Pahalı dava arkadaşlarım; Tahlil üretmenin birinci şartı, sıkıntıları bilmektir. Sarayın duvarlarına hapsolursanız, milletin ne kederi var, bilemezsiniz. Bilmediğiniz kaygılara, derman da olamazsınız. İktidarın bilakis biz; siyasetimizin merkezine, milletimizi koyduğumuz için, milletimizin kaygılarını dinliyor ve tahliller üretiyoruz. Hakikaten her hafta, Türkiye’nin önüne, yeni tahliller koymaya devam edeceğiz.

Yalnız burada, altını çizmek istediğim, değerli bir nokta var: Biz, ortaya vaat koymuyoruz; biz, tahlil üretiyoruz.

“Ben ÖTV’yi kaldıracağım.” söylemiş olduğinizde, bu bir vaattir. “Ben vergileri düşüreceğim.” söylemiş olduğinizde, bu bir vaattir. “Ben adil olacağım.” söylemiş olduğinizde, bu bir vaattir. “Ben şeffaf olacağım.” söylemiş olduğinizde, bu bir vaattir. Ancak, birebir Artagan Projesi’nde yaptığımız üzere; ÖTV’yi hangi kaynakla nasıl kaldıracağınızı, vergileri hangi kaynakla, nasıl düşüreceğinizi söylerseniz; bunlar, artık vaat olmaktan çıkar, tahlil olur.

örneğin; Birebir Düzgünleştirilmiş ve Güçlendirilmiş Parlamenter Sistem, teklifimizde yaptığımız üzere; Kuvvetler ayrılığını, adaleti ve hesap verebilirliği, nasıl sağlayacağınızı ortaya koyarsanız; bunlar, artık vaat olmaktan çıkar, tahlil olur.
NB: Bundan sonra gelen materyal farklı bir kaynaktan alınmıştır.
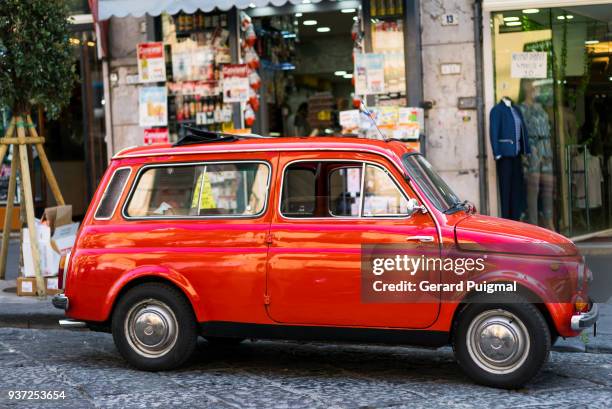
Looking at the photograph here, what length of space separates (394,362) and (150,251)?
2032 millimetres

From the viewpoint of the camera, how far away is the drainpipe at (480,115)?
12055 mm

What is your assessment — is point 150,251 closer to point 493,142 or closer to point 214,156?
point 214,156

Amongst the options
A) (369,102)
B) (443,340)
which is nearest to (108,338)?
(443,340)

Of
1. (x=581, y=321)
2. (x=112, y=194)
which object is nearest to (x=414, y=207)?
(x=581, y=321)

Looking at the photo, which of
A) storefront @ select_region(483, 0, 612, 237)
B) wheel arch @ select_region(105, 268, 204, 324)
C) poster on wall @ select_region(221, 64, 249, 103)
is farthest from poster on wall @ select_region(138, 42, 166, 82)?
wheel arch @ select_region(105, 268, 204, 324)

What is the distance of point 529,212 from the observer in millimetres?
12305

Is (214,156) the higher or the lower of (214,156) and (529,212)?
the higher

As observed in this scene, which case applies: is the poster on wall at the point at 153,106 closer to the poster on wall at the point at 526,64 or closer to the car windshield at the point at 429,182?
the poster on wall at the point at 526,64

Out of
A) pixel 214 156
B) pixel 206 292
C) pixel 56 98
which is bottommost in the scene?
pixel 206 292

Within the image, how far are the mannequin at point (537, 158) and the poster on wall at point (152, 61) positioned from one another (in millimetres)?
4867

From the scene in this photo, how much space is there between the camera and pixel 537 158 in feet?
40.2

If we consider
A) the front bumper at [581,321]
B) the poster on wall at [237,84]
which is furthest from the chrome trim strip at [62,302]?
the poster on wall at [237,84]

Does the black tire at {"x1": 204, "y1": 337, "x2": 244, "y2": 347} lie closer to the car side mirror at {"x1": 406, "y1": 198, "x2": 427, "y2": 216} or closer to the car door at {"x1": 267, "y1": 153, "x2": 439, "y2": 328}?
the car door at {"x1": 267, "y1": 153, "x2": 439, "y2": 328}

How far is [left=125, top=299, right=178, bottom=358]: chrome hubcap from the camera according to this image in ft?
21.9
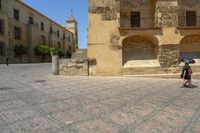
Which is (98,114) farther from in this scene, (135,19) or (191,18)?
(191,18)

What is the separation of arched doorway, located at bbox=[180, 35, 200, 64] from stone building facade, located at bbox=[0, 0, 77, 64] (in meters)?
23.1

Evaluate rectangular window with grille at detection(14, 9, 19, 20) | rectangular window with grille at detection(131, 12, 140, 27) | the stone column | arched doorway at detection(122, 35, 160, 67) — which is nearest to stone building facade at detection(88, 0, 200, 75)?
the stone column

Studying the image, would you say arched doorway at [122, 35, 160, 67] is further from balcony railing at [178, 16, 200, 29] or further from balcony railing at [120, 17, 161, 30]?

örneğin; “Okullarda bütün öğrencilerin karnını doyuracağız.” demek, bir vaattir. Fakat, tıpkı Rüzgargülü Projemiz’de yaptığımız üzere; 15 milyon öğrencimize, kahvaltı ve öğlen yemeği vermenin, maliyetini ve faydalarını, husus madde ölçüp, ortaya koyarsanız; 15 milyon öğrencinin, sağlıklı beslenmesini sağlamak da, artık bir vaat olmaktan çıkar, tahlil olur.

örneğin; “Sanayiciye dayanak olacağım.” demek de, bir daha bir vaattir. Fakat bu dayanağı, birebir bugün sunduğumuz, ÂLÂ Sanayi Yaklaşımı üzere, somut bir planla ortaya koyarsanız; bu da bir vaat olmaktan çıkar, ve bir tahlil olur.
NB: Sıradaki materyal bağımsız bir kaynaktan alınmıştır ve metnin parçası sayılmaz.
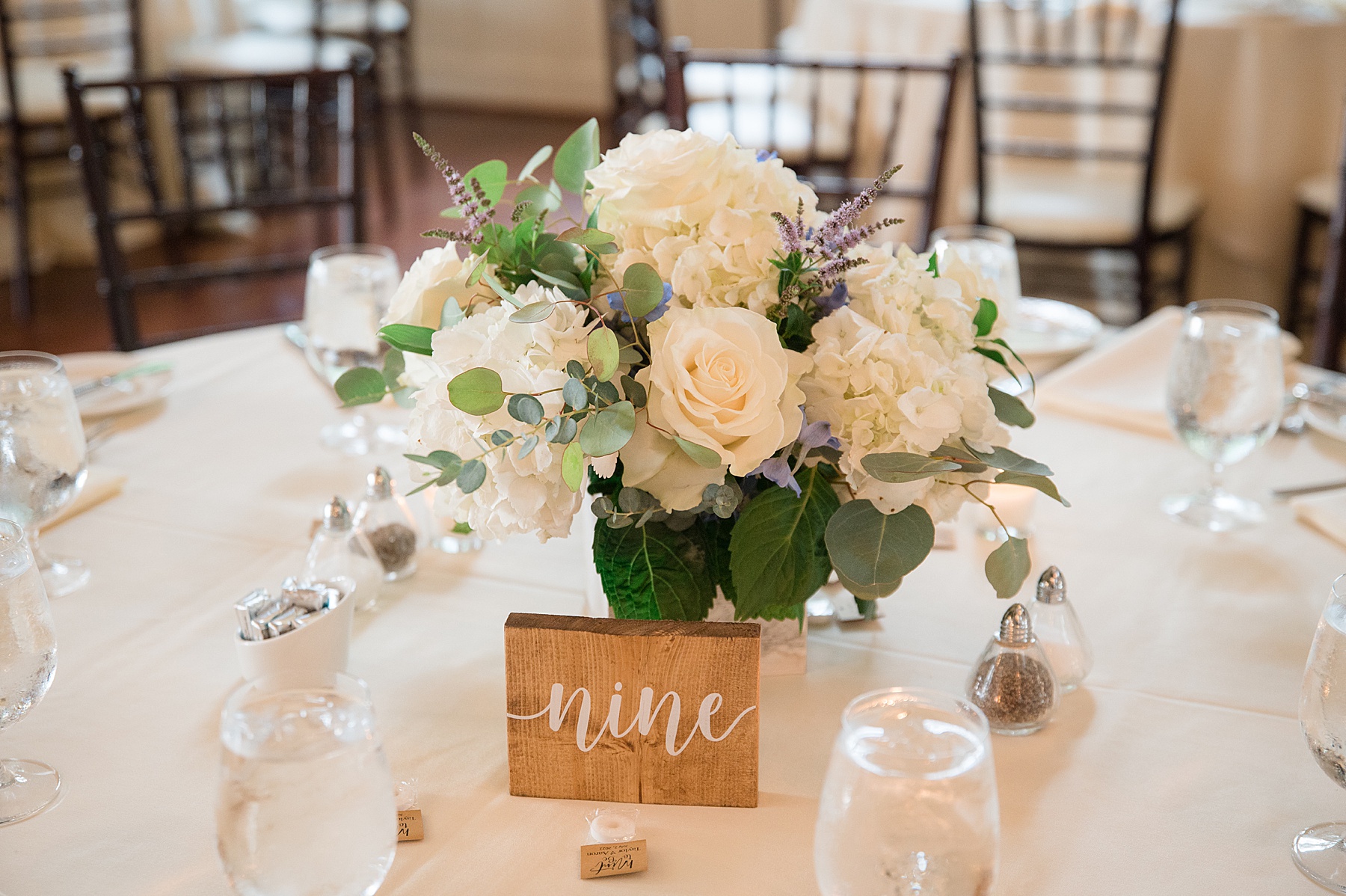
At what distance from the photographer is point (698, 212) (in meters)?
0.78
Ez cümle; Bizim siyaset anlayışımızda, temel olan tahlildir. Zira vaat bir niyet, tahlil ise gerçektir. Milletimiz, artık vaatlerden sıkıldı. Tutulmayan sözlerle, yeteri kadar oyalandı. Milletimiz, artık gerçekleri duymak istiyor. Sıkıntılarının çözülmesini bekliyor. İşte bu yüzden, Millet Bizi Çağırıyor! Türkiye’nin GÜZEL ve gözü pek insanları!
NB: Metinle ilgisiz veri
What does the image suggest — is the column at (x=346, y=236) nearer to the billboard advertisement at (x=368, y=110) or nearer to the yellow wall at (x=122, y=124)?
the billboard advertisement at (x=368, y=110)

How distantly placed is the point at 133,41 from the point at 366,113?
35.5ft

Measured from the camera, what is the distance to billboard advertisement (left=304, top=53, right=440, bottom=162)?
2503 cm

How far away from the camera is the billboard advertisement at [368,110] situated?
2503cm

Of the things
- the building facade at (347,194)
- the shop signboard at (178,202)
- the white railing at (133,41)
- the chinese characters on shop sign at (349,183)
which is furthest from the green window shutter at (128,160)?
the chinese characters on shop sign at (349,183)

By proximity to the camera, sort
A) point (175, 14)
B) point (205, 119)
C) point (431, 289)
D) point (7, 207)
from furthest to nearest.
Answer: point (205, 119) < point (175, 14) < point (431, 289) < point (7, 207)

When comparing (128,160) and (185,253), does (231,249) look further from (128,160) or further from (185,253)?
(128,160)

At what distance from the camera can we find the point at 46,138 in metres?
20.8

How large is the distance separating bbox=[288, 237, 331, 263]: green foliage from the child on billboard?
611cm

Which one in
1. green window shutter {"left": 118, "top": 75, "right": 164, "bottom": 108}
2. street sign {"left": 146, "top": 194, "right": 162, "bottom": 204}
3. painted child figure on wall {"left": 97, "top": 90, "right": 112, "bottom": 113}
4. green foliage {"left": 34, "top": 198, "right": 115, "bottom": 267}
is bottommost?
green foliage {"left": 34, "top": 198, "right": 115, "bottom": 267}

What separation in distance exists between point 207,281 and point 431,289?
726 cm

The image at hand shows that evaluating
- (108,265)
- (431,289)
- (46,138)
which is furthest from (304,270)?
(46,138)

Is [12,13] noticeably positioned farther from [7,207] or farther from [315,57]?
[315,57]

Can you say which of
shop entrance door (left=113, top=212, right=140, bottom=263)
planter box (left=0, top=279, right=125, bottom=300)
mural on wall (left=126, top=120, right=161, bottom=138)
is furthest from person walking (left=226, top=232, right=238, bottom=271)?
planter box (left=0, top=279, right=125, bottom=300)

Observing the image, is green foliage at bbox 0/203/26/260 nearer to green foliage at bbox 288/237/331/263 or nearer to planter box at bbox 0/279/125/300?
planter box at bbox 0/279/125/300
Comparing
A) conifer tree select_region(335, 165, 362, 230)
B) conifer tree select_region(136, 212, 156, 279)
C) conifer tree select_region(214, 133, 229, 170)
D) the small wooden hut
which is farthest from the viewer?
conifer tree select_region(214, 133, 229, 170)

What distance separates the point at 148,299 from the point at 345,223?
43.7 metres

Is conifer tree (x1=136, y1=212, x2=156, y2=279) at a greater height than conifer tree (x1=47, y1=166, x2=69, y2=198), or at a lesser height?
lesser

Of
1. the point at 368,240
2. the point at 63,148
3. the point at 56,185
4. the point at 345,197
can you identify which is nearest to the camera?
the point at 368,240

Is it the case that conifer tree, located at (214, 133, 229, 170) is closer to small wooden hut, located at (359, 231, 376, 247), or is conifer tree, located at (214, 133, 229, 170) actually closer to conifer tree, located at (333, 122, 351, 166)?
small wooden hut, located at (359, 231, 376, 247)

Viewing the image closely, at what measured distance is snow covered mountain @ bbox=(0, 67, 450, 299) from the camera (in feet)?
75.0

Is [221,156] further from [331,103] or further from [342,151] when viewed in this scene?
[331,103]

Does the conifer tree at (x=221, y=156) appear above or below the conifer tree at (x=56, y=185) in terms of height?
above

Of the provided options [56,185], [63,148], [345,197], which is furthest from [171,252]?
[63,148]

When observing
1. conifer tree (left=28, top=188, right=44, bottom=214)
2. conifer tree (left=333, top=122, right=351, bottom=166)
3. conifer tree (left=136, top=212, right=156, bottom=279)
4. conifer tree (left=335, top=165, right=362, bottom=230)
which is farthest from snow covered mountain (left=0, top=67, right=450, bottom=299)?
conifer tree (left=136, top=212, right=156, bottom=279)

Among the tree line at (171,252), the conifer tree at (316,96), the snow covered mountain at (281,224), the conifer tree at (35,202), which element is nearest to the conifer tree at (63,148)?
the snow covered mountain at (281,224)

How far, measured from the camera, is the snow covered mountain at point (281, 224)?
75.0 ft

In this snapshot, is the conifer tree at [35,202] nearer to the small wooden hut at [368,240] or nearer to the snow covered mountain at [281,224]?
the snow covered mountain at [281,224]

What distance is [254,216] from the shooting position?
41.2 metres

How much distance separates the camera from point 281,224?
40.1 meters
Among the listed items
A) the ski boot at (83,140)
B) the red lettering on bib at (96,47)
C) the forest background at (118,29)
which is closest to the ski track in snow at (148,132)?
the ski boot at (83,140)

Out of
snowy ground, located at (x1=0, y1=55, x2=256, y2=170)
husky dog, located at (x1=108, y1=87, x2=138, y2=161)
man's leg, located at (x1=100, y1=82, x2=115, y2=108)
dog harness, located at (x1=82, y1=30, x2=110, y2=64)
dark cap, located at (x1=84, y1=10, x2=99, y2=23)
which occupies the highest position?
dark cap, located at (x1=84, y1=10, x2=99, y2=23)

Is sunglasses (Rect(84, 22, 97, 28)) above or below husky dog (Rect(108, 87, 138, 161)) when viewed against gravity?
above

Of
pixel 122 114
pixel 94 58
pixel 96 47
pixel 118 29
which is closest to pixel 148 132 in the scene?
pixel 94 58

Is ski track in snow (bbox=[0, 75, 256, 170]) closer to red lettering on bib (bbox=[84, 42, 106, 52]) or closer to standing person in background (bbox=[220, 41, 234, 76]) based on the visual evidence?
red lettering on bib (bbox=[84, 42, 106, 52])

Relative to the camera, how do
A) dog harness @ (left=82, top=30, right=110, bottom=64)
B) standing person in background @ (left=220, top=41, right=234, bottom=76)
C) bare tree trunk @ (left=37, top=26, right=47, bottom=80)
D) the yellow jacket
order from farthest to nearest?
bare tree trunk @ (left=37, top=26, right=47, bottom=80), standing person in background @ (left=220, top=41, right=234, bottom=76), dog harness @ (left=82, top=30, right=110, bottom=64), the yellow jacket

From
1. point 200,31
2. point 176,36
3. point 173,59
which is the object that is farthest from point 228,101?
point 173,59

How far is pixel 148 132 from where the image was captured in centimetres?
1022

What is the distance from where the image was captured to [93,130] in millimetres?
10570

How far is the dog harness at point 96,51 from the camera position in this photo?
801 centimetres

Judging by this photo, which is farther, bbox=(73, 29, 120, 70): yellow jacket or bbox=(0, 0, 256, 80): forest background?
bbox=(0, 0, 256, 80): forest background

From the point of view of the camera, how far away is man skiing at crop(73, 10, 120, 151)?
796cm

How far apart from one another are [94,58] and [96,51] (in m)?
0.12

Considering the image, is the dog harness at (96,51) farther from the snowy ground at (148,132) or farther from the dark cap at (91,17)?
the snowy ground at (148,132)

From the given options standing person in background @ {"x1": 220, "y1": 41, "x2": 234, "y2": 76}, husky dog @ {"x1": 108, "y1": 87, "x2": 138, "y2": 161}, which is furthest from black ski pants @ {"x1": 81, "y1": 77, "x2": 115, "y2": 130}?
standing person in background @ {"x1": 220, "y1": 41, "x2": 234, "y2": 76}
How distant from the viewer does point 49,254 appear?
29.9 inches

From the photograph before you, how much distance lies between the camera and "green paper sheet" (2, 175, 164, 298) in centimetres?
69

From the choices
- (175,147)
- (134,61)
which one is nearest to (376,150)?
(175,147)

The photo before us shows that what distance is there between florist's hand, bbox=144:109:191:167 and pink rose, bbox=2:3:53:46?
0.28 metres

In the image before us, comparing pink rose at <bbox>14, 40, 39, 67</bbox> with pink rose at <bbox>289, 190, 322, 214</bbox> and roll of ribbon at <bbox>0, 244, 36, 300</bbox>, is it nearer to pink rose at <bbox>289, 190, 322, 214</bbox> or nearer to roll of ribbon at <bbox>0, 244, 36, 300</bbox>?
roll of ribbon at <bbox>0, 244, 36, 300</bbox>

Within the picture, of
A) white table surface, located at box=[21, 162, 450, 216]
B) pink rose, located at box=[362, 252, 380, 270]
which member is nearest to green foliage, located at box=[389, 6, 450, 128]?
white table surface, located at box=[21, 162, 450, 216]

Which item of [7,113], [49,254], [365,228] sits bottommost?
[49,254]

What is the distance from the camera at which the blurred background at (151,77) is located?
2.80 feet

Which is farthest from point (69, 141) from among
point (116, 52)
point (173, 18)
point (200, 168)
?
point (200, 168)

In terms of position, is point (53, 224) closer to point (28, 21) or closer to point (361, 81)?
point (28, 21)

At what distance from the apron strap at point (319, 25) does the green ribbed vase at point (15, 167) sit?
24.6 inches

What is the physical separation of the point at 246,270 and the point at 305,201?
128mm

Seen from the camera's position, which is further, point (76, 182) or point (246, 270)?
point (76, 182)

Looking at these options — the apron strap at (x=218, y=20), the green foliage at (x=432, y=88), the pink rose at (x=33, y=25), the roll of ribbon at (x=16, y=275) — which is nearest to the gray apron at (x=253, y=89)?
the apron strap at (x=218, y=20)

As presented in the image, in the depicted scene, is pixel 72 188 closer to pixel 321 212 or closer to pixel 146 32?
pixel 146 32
Şunu unutmayın ki; İktidar olmak, bir anlayış sorunudur. İktidar olmak, bir tez sorunudur. İktidar olmak, bir çalışkanlık sorunudur. Ve Rabbim’e şükürler olsun ki; GÜZEL Parti artık, Türkiye’nin, “de facto” iktidar partisidir.

Zira onlar, milletin içine çıkamazken, biz milletimizle omuz omuzayız. Zira onlar, hamasetle, gıybetle, iftirayla, vakit öldürürken, biz tahlillerimizle, projelerimizle geliyoruz. Zira onlar yan gelip yatarken, biz canla başla milletimiz için çalışıyoruz.